/---

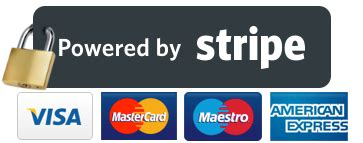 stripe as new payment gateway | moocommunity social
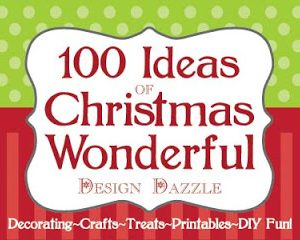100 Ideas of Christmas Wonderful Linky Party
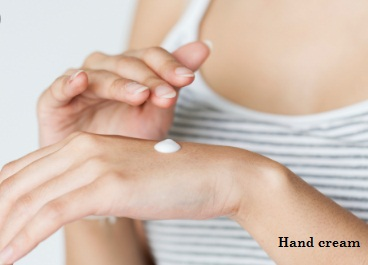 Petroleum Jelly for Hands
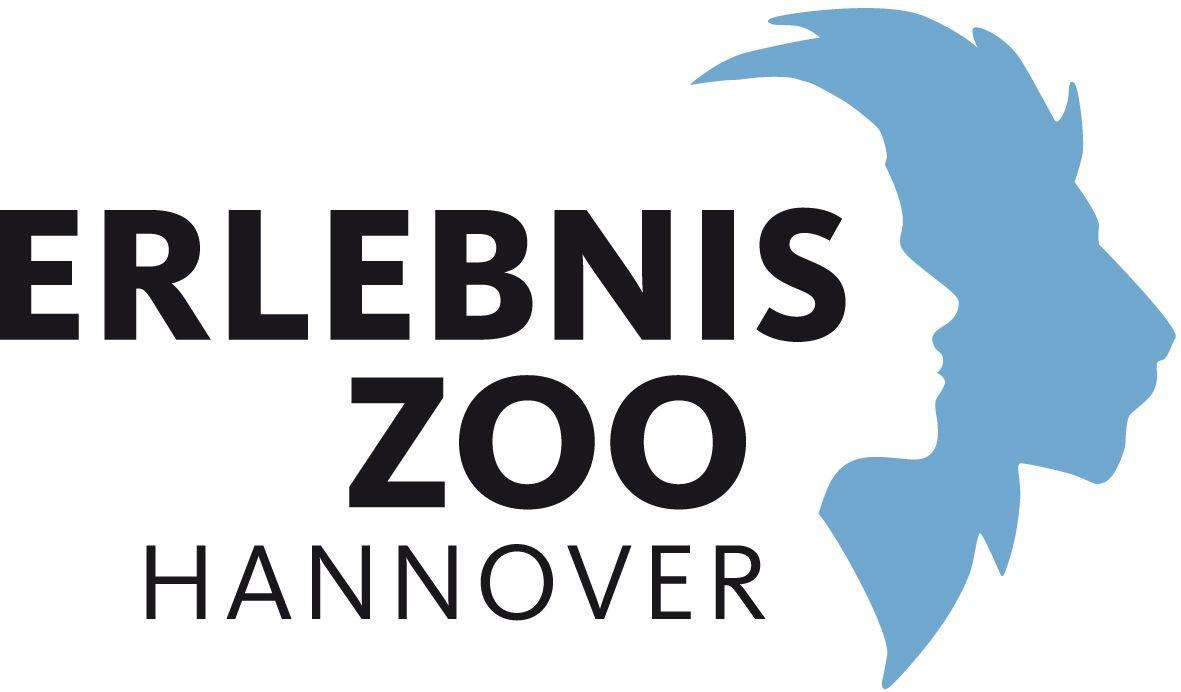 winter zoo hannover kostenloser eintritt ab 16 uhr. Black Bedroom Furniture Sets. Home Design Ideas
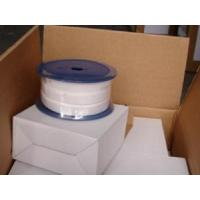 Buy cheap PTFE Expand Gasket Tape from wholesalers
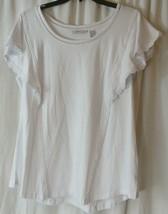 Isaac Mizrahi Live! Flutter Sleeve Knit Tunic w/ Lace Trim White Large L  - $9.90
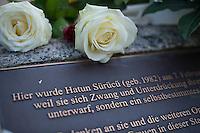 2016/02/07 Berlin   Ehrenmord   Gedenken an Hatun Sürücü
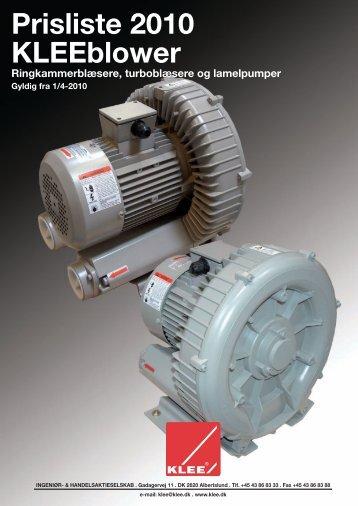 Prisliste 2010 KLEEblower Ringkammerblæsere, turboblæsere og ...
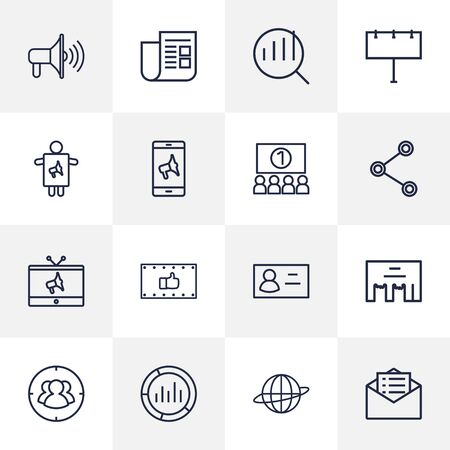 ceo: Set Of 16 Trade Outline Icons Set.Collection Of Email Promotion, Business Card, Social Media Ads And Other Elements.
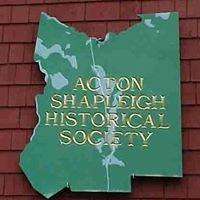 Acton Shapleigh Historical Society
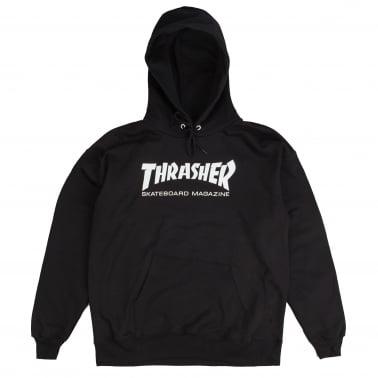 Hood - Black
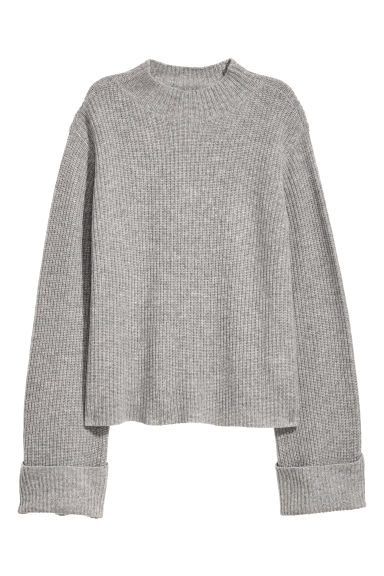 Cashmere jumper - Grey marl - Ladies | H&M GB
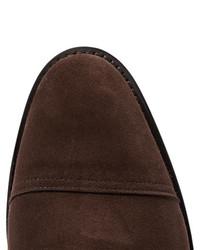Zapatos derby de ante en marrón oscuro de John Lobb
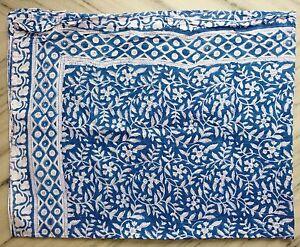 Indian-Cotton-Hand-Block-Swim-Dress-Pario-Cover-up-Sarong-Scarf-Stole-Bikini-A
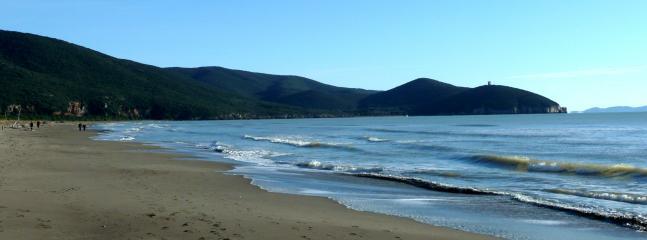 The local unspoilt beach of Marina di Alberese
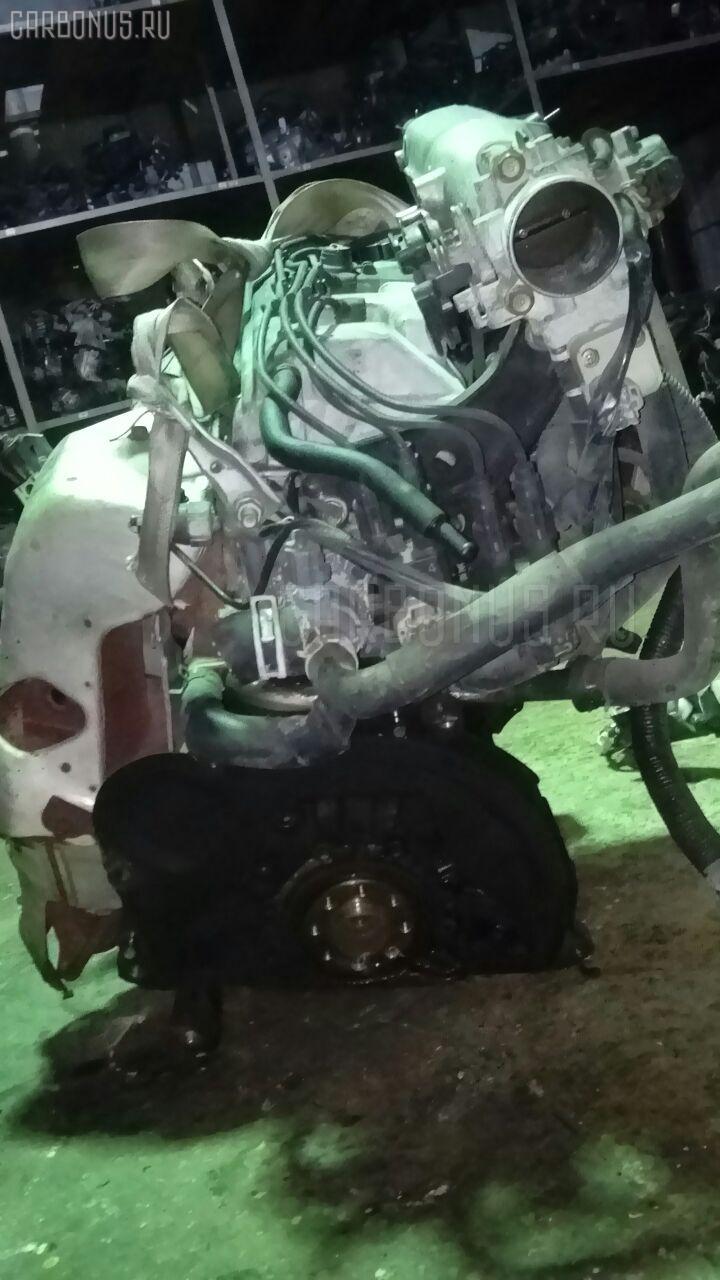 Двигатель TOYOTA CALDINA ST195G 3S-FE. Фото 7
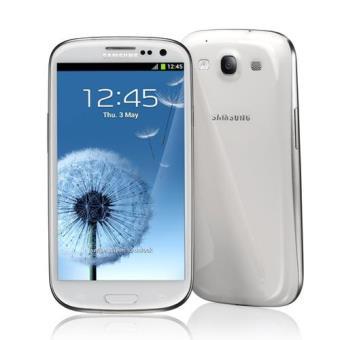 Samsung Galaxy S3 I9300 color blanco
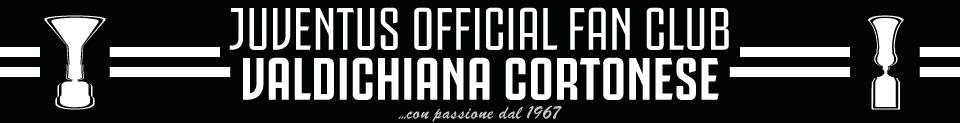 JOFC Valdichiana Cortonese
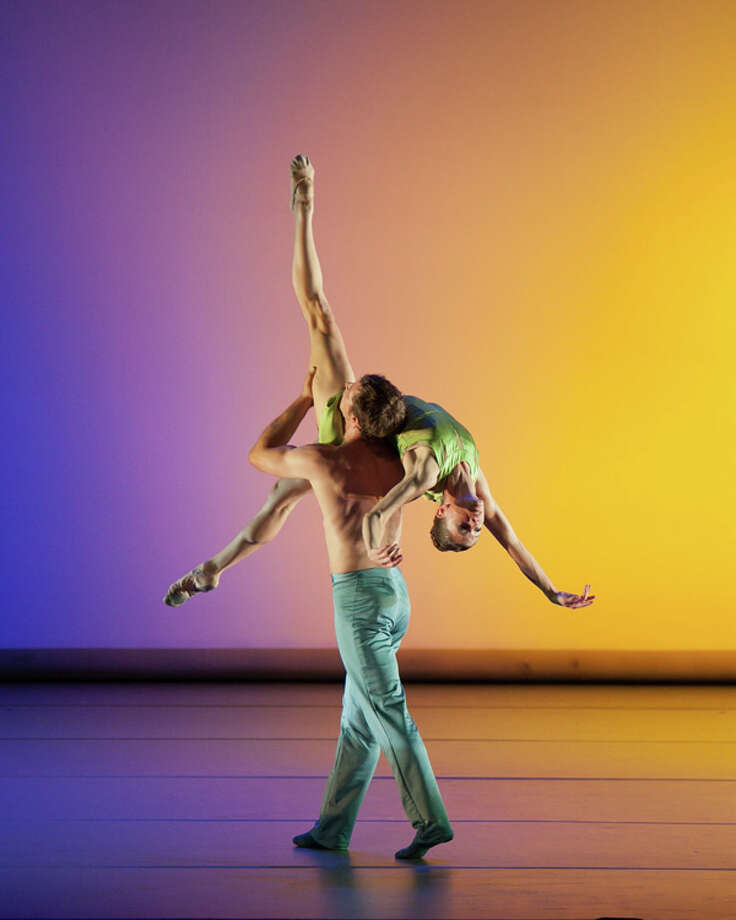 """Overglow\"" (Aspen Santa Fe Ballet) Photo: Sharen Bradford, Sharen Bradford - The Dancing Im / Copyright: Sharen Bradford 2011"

\---

WHAT TO WORK ON: After locating the line containing "Cashmere jumper - Grey" in the entries above, repeat only it and each later line through the end, exactly, without any pictures.

REPLY:
 Cashmere jumper - Grey marl - Ladies | H&M GB
Zapatos derby de ante en marrón oscuro de John Lobb
 Indian-Cotton-Hand-Block-Swim-Dress-Pario-Cover-up-Sarong-Scarf-Stole-Bikini-A
 The local unspoilt beach of Marina di Alberese
 Двигатель TOYOTA CALDINA ST195G 3S-FE. Фото 7
 Samsung Galaxy S3 I9300 color blanco
 JOFC Valdichiana Cortonese
 """Overglow\"" (Aspen Santa Fe Ballet) Photo: Sharen Bradford, Sharen Bradford - The Dancing Im / Copyright: Sharen Bradford 2011"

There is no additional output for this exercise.